Désarmer pour soigner ?

Les meurtres commis par des adolescents à des endroits réservés à l’apprentissage scandalisent nos sociétés habituées au spectacle des guerres qui se déroulent ailleurs. La réponse de nos politiques est spontanément et systématiquement technique – renforcement des mesures de sécurité et des interdictions. L’attention est portée à l’instrument qui tue plutôt qu’à la main. Or c’est bien une main commandée par un individu qui opère. Cette main est celle d’un être humain en train de se faire à partir de sa complexité personnelle, complexité embarquée dans une histoire singulière et évoluant dans un environnement donné. Histoire personnelle et environnement particulier sont inscrits dans l’histoire d’une société qui les englobe et les conditionne à son tour.
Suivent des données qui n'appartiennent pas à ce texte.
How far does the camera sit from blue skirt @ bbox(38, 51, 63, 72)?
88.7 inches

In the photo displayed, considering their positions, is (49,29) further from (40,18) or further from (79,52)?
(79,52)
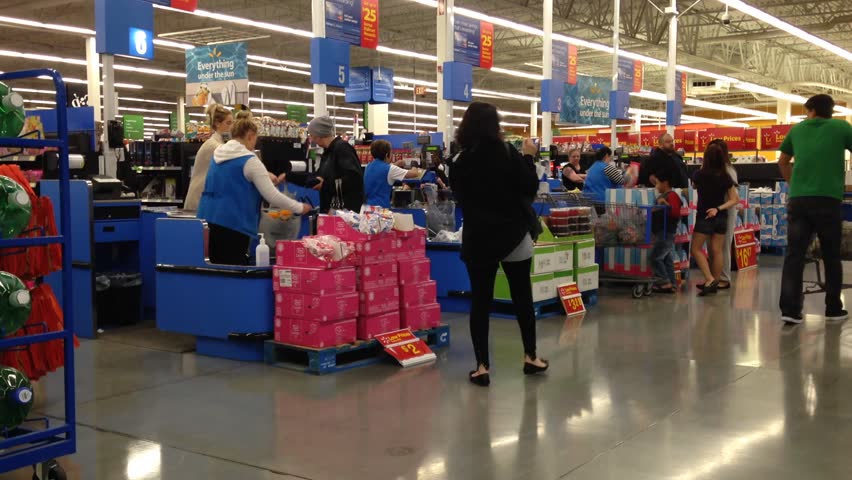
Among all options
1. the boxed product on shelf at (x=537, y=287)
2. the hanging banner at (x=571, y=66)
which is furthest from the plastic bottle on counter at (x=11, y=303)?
the hanging banner at (x=571, y=66)

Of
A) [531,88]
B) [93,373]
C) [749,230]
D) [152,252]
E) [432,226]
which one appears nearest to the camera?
[93,373]

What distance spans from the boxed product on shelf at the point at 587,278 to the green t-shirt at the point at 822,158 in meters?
1.89

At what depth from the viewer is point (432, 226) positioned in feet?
25.3

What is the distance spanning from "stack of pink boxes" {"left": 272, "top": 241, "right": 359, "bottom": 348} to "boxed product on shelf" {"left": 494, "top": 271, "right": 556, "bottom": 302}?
1.97m

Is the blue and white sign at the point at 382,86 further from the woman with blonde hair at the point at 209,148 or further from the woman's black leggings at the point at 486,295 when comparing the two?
the woman's black leggings at the point at 486,295

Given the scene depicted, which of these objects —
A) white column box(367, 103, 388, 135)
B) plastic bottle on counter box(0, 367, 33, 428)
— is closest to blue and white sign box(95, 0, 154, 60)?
plastic bottle on counter box(0, 367, 33, 428)

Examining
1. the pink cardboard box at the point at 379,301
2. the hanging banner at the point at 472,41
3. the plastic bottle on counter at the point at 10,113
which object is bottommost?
the pink cardboard box at the point at 379,301

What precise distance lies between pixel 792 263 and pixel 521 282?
2.67 m

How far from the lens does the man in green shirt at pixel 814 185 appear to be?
5.98m

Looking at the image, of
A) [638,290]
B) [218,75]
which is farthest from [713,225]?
[218,75]

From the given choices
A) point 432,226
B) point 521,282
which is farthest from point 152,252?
point 521,282

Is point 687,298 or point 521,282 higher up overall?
point 521,282

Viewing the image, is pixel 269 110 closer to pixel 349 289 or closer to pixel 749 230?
pixel 749 230

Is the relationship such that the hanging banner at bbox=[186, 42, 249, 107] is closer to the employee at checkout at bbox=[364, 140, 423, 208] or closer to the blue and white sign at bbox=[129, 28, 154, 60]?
the blue and white sign at bbox=[129, 28, 154, 60]
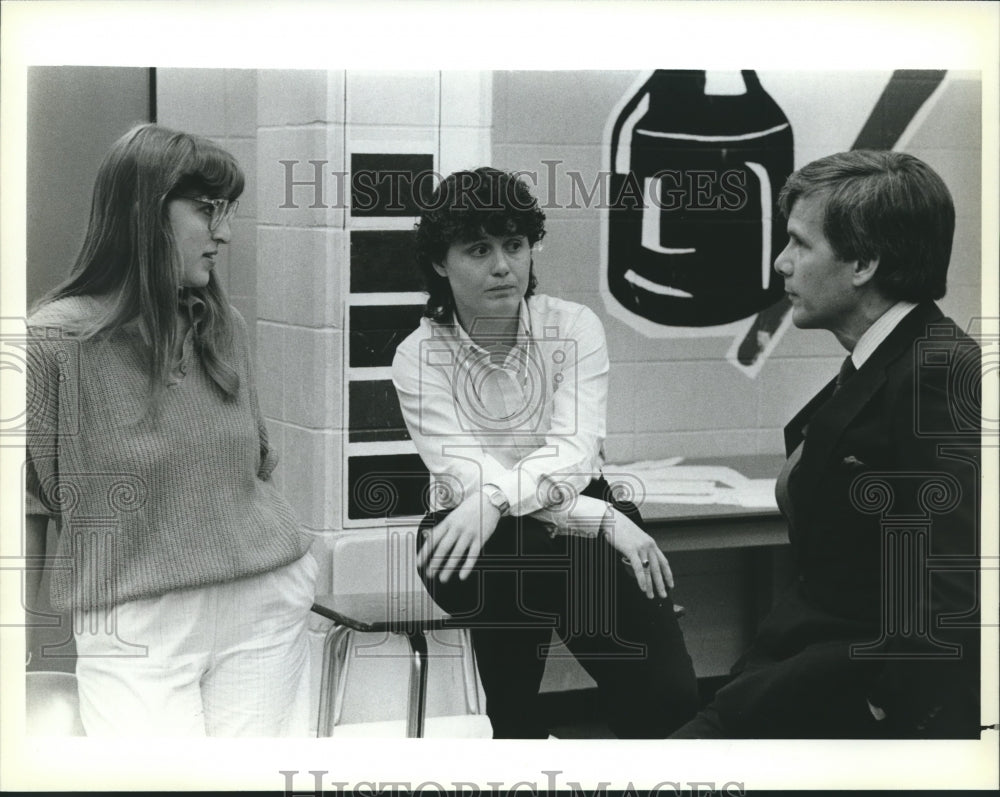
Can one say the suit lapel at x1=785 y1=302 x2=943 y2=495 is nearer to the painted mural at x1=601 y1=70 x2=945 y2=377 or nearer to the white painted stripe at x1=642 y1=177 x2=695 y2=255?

Il ne s’agit pas de faire le procès de la société ni d’ignorer l’importance de l’accès à l’arme du crime. Il s’agit de questionner le sens des réactions officielles à ce genre de situation extrême. Les réponses instrumentales sont accompagnées de la communication du procureur de Chaumont après examen psychiatrique du jeune meurtrier : « absence de signes évoquant un possible trouble mental ». Nous voici face à un « acte gratuit », sans mobile apparent. Décrit comme « sociable », issu d’une famille « normale », cet adolescent s’avère dépourvu de tout sentiment à l’égard d’autrui. Exempt de toute pathologie reconnaissable… Mais comment ne pas voir en l’accumulation de ce genre d’actes une nouvelle forme de maladie mentale caractérisée par la négation radicale d’autrui ? Absent de la représentation, ignoré du cœur, l’autre n’existe pas. Le couteau élimine physiquement un inexistant mental.

En 1995, alors que le virtuel ne faisait que poindre, Jean Baudrillard publiait un essai où il décrivait « le crime parfait » de notre époque. « Avec le virtuel, nous entrons non seulement dans l’ère de la liquidation du Réel et du Référentiel, mais dans celle de l’extermination de l’autre. C’est l’équivalent d’une purification ethnique qui toucherait non seulement les populations singulières, mais s’acharnerait sur toutes les formes d’altérité ». Dans un ouvrage sous-titré « Vivre ensemble sans autrui », le psychiatre Jean-Pierre Lebrun soutient que « la perversion ordinaire » de notre temps – ordinaire parce qu’elle est largement partagée – consiste dans l’égocentrisme exacerbé qui, rivant chacun sur lui-même, évacue la représentation et la réalité des autres.

L’absence de signes de maladie mentale n’indique-t-il pas l’émergence d’une nouvelle forme d’autisme, présent chez nos responsables politiques ? Ignorance de ce que vivent leurs gouvernés ; élimination du réel derrière leurs joutes idéologiques, leurs dépenses somptuaires, leur tolérance et souvent l’armement des atrocités verbalement dénoncées qui sévissent dans le monde.